*** Source passage ***

Will Maryon, writing to George a couple of days later, corroborated this, saying:
My master yowre fader and my maysterys yowre modere hat ben ryght heuy for yow. After tym that they hard that ye war seke ther covde nothy[n]g make them mery, nat tyell yt warre Alhalowhyn Heuen that my master hat wrytyng from yow…
Less than a week after sending his first letter, Richard senior sent an anxious second missive:
Be as mery as ye can and spare for no coste of syche tyngke as may be good for you in good mete [and] dryke; and youre fessychons, doe be there consell and plese them at my coste… I wyll not that ye labor to the marte: kepe youreselve wyll in onny wyse. I haue lever my money be note resayuyd tyll anoder tyme radar nor ye schall labor yourseleve and not holle .…
Richard senior, who was normally very concerned and somewhat overbearing with regard to business matters, tossed aside questions of profit when it came to the health of his son. The same day, Richard junior also wrote to his brother, and informed him that ‘owry father and mother … goys a pillgrymage dayly for you’, and reinforced Richard senior’s request: ‘Owr father and mother desyer yow not to labor nowher tyll зe be hoy[l].’ George wrote them a reply the next day, but his messenger died en route, probably of the same sickness, and so his letter was much delayed. In the meantime the family was very anxious: ‘whe marwell grehytly that whe haue no wrytng from yow.’ Not until 11 December could Richard Cely senior finally write to George: ‘I haue resayuyd a letter from you wryt … the xxj day of Novembor … the weche was to youre moder and me and bothe youre brethon and Wyll Maryon a gret comford.’ Both Richard senior and junior were careful to express not only their own affection, but also to stress that the whole family was thinking of George; it was all they could do with George on the other side of the Channel, but it was hopefully a comfort to him, and is perhaps some of the strongest evidence of affective ties in the corpus of medieval correspondence.
This concern was not one-sided, either. When Richard senior was sick in 1480, Richard junior anxiously wrote to George that ‘howr father has ben dysesyd sor. I tryste hyt be byt an axys [fit of ague], byt I wolde fayre that ye who her tyll he be better mendyt.’ A week letter his relief was evident when he wrote: ‘howr father ys aull hool and ryught merry, thankyd be God’. He even cut the length of his salutation in half and put this information in the first sentence, overriding etiquette in his eagerness to provide news. Richard was usually careful to tell his brother about the health of their household, which usually meant their parents and his godfather who interestingly seems to spend much time living with the Celys, as evidently their wellbeing was of import to both Richard as sender and George as recipient of the letters.

*** End of Source passage ***
*** Supplied data ***

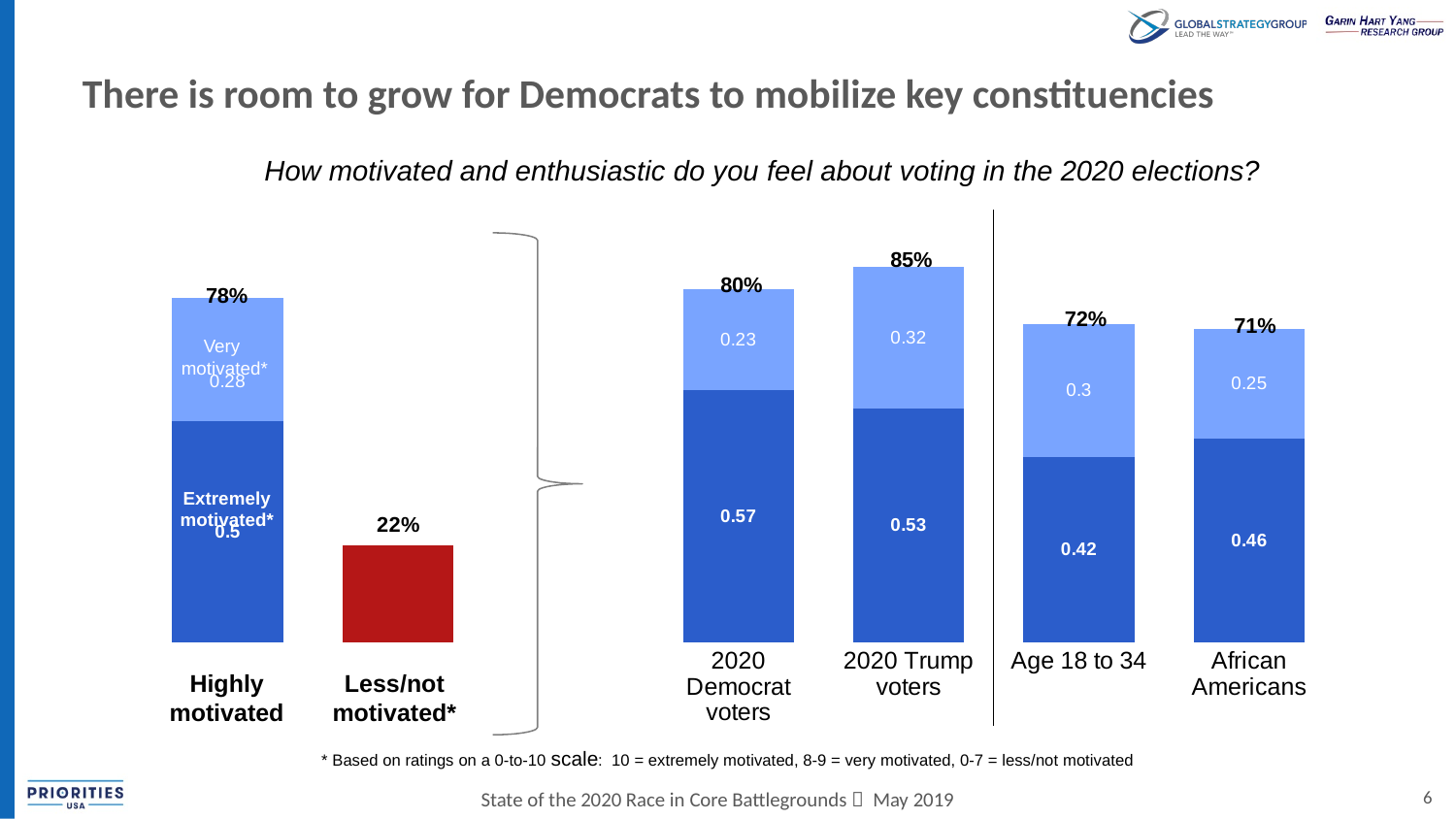
In the left-hand chart, what is the 'Extremely motivated' value within the 'Highly motivated' bar? 0.5 In the right-hand chart, what is the 'Extremely motivated' value for 2020 Democrat voters? 0.57 How many groups are shown on the x axis of the right-hand chart? 4 In the right-hand chart, what is the total highly motivated share shown above the bar for 2020 Trump voters? 85% In the right-hand chart, what is the difference between the total shares for 2020 Trump voters and 2020 Democrat voters? 5% In the right-hand chart, which group has the highest total highly motivated share? 2020 Trump voters In the right-hand chart, what is the 'Very motivated' value for Age 18 to 34? 0.3 What kind of chart is the right-hand chart? Stacked bar chart In the left-hand chart, what is the total shown above the 'Highly motivated' stacked bar? 78% In the right-hand chart, which is larger: the 'Extremely motivated' value for African Americans or for Age 18 to 34? African Americans In the left-hand chart, what is the value shown for 'Less/not motivated'? 22% In the right-hand chart, which group has the lowest total highly motivated share? African Americans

*** End of Supplied data ***

**Exercise directions:**
Print the passage on the Cely family letters word for word, starting with "This concern was" and going on through "of the letters.". You won't need the material for this.

**Task result:**
This concern was not one-sided, either. When Richard senior was sick in 1480, Richard junior anxiously wrote to George that ‘howr father has ben dysesyd sor. I tryste hyt be byt an axys [fit of ague], byt I wolde fayre that ye who her tyll he be better mendyt.’ A week letter his relief was evident when he wrote: ‘howr father ys aull hool and ryught merry, thankyd be God’. He even cut the length of his salutation in half and put this information in the first sentence, overriding etiquette in his eagerness to provide news. Richard was usually careful to tell his brother about the health of their household, which usually meant their parents and his godfather who interestingly seems to spend much time living with the Celys, as evidently their wellbeing was of import to both Richard as sender and George as recipient of the letters.